### What to work on
Please reproduce the part of the Dobie biography between "Together with the" and "Operation Pegasus I.", inclusive, word for word.

### Page extract
************
Together with the Dutch resistance, Dobie developed a plan to get them behind Allied lines. Dobie himself was progressing. Via Maurik he was taken by bicycle to Tiel by Joop Meier, a member of Johannes van Zanten's gang, where he found shelter with the Noordzij family. In the night of 19 October he was transferred by Frans de Vilder in a boat up the Waal. An oar broke in half, after which Dobie broke a bench in half and used that plank as an oar. After safely reaching the Allied lines, he consulted with Lieutenant General Miles Dempsey in Eindhoven, agreeing to a rescue. On the night of 22/23 October, 140 soldiers were successfully transferred across the Rhine. Dobie was awarded by Queen Wilhelmina of the Netherlands the highest Dutch honour as Knight 4th Class of the Military Order of William in March 1947 for his role during Operation Pegasus I.

==Post-war==
After the war, Dobie started the company DT Dobie. It became the dealer for Mercedes-Benz in East Africa, later supplemented by the Nissan brand.

==Personal life==
Dobie had two daughters and a son with his wife Rex. He died of a heart attack in Kenya on 12 December 1971.

==In popular media==
Dobie appears briefly portrayed by John Light in the fifth episode, "Crossroads", of the HBO miniseries Band of Brothers, based on the book by Stephen E. Ambrose. In it, he meets recurring characters from the American 506th Parachute Infantry Regiment – 2nd Battalion executive officer Captain (later Major) Richard "Dick" Winters (Damian Lewis), battalion intelligence officer Captain Lewis Nixon (Ron Livingston), E ("Easy") Company, 2nd Battalion commander 1st Lieutenant Frederick "Moose" Heyliger (Stephen McCole) and regimental commander Colonel Robert Sink (Captain Dale Dye, who was also senior military advisor for the miniseries). He outlines Operation Pegasus and secures the 2nd Battalion's assistance, and together, they help rescue the 140 soldiers from behind German lines. Dobie is listed in Ambrose's book and therefore the miniseries credits as Col. O Dobey.
************
### Information supplied
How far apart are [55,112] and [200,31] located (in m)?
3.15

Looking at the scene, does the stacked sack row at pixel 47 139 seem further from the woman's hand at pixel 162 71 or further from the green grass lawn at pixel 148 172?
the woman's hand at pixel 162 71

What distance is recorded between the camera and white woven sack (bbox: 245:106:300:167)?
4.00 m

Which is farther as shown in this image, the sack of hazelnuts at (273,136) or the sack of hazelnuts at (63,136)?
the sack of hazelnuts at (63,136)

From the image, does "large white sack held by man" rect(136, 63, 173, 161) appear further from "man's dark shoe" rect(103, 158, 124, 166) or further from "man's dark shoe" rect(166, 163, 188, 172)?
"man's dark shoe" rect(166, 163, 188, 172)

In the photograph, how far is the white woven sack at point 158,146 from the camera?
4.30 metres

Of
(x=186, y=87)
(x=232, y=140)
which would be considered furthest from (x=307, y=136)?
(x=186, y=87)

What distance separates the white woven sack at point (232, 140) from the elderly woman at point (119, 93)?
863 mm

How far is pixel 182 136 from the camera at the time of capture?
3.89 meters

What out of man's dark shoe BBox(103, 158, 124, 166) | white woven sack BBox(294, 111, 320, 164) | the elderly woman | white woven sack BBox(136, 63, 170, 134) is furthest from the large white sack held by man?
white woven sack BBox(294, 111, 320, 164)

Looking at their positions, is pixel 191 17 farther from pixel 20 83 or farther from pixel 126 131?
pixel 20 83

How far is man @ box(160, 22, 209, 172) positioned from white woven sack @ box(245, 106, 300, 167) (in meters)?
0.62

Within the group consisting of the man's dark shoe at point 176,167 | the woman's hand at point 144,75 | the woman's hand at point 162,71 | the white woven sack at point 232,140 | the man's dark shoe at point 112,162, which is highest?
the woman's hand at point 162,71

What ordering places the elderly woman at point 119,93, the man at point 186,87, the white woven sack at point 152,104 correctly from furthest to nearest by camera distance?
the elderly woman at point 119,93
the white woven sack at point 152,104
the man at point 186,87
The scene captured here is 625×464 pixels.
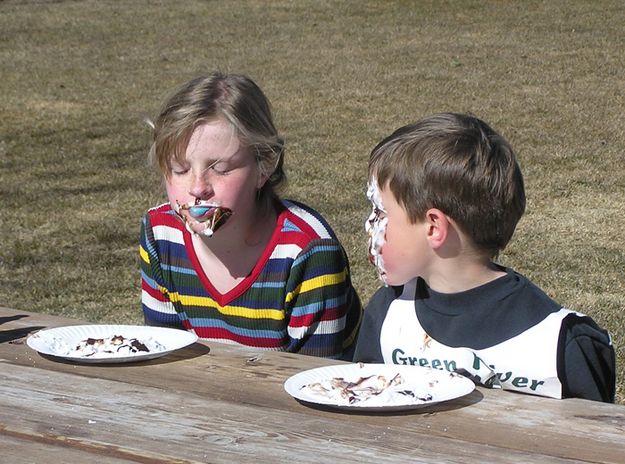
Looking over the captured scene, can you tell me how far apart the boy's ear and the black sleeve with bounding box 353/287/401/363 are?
222 mm

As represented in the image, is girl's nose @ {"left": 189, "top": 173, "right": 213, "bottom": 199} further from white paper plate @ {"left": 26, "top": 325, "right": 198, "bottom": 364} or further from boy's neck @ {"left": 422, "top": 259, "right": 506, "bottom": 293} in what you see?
boy's neck @ {"left": 422, "top": 259, "right": 506, "bottom": 293}

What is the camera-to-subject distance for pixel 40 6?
56.6ft

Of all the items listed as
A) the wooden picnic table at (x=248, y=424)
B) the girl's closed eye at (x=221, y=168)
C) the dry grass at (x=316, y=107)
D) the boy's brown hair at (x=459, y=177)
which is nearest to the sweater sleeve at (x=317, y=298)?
the girl's closed eye at (x=221, y=168)

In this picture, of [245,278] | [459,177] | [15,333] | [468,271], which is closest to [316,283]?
[245,278]

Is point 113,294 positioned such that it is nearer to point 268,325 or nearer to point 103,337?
point 268,325

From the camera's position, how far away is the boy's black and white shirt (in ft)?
8.13

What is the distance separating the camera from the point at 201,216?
2.80 metres

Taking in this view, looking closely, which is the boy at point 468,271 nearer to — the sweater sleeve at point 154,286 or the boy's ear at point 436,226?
the boy's ear at point 436,226

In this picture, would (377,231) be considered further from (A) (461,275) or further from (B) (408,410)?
(B) (408,410)

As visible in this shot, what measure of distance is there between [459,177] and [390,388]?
2.07 feet

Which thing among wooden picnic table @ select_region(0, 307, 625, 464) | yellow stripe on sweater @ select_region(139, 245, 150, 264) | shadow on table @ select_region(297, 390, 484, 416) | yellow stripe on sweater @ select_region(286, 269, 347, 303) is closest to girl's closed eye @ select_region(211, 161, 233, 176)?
yellow stripe on sweater @ select_region(286, 269, 347, 303)

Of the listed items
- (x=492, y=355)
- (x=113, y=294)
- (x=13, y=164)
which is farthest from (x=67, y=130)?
(x=492, y=355)

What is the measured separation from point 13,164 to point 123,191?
1414mm

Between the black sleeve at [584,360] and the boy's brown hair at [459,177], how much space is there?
11.0 inches
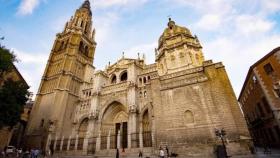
************
### Answer to the problem
Together with the Dutch resistance, Dobie developed a plan to get them behind Allied lines. Dobie himself was progressing. Via Maurik he was taken by bicycle to Tiel by Joop Meier, a member of Johannes van Zanten's gang, where he found shelter with the Noordzij family. In the night of 19 October he was transferred by Frans de Vilder in a boat up the Waal. An oar broke in half, after which Dobie broke a bench in half and used that plank as an oar. After safely reaching the Allied lines, he consulted with Lieutenant General Miles Dempsey in Eindhoven, agreeing to a rescue. On the night of 22/23 October, 140 soldiers were successfully transferred across the Rhine. Dobie was awarded by Queen Wilhelmina of the Netherlands the highest Dutch honour as Knight 4th Class of the Military Order of William in March 1947 for his role during Operation Pegasus I.